New album by Heartbreakers puts them well above the pack
By Joel McNally
Winnipeg Free Press - Saturday, December 8, 1979

There are a lot of obstacles that a band has to overcome in order to make it to the top. It is not enough to be bad.

Sometimes it is not even enough to be good. There are a lot of very good bands that just never seem to establish an identity of their own.

There is no telling how long the careers of Tom Petty and the Heartbreakers were held back because I kept getting them mixed up with Graham Parker and the Rumour.

Damn the Torpedoes (Backstreet/MCA) is the album which should finally put Petty and his band above the pack.

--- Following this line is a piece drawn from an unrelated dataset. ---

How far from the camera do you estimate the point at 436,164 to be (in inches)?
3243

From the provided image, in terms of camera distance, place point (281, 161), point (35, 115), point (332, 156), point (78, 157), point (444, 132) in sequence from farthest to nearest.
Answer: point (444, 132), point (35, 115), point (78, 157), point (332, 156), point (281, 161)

It couldn't happen to a better kind of rock 'n' roll, either. Petty combines the melodic rock of the '60s with the power of rock today.

Petty himself has one of those great rock voices. A good rock singer is not the same thing as a good singer. The ragged edges of Petty's voice are infinitely more interesting than all that Lemon Pledged MOR crooning.

At the same time, Petty's distinctive rasp can blend with the rest of the Heartbreakers (what a beautiful name) for moments of Byrd-like harmony. It's almost like they planned it that way.

The melodic arrangements are catchy enough to be pop singles. But they are also substantive enough to please the more sophisticated listener. You know, the kind we all are.

Refugee, for instance, is a rock single if you have ever heard one. It's one of those tough street-wise songs about girls that have been kicked around some. It is sung suitably tough.

But just as effective is Here Comes My Girl. (How long has it been since a song has been named that?) It is one of those where Petty's rough Dylanesque vocal keeps accidentally slipping into harmony.

There are echoes of the Beatles themselves in Shadow of a Doubt and of Bob Seger in Even the Losers.

It is not that anybody is copying anybody. It's just that all of these people know what rock 'n roll is supposed to be.

Besides, Petty and the Heartbreakers are sufficiently original to give their own flavor to the music. Louisiana Rain, for instance, is not a ripoff of another Elvis Presley or the Allman Brothers. It is Tom Petty and the Heartbreakers.

We have all read (or quit reading) plenty about rock being invaded by waves and fusions and stuff. It is about time that rock music got a dose of rock 'n' roll.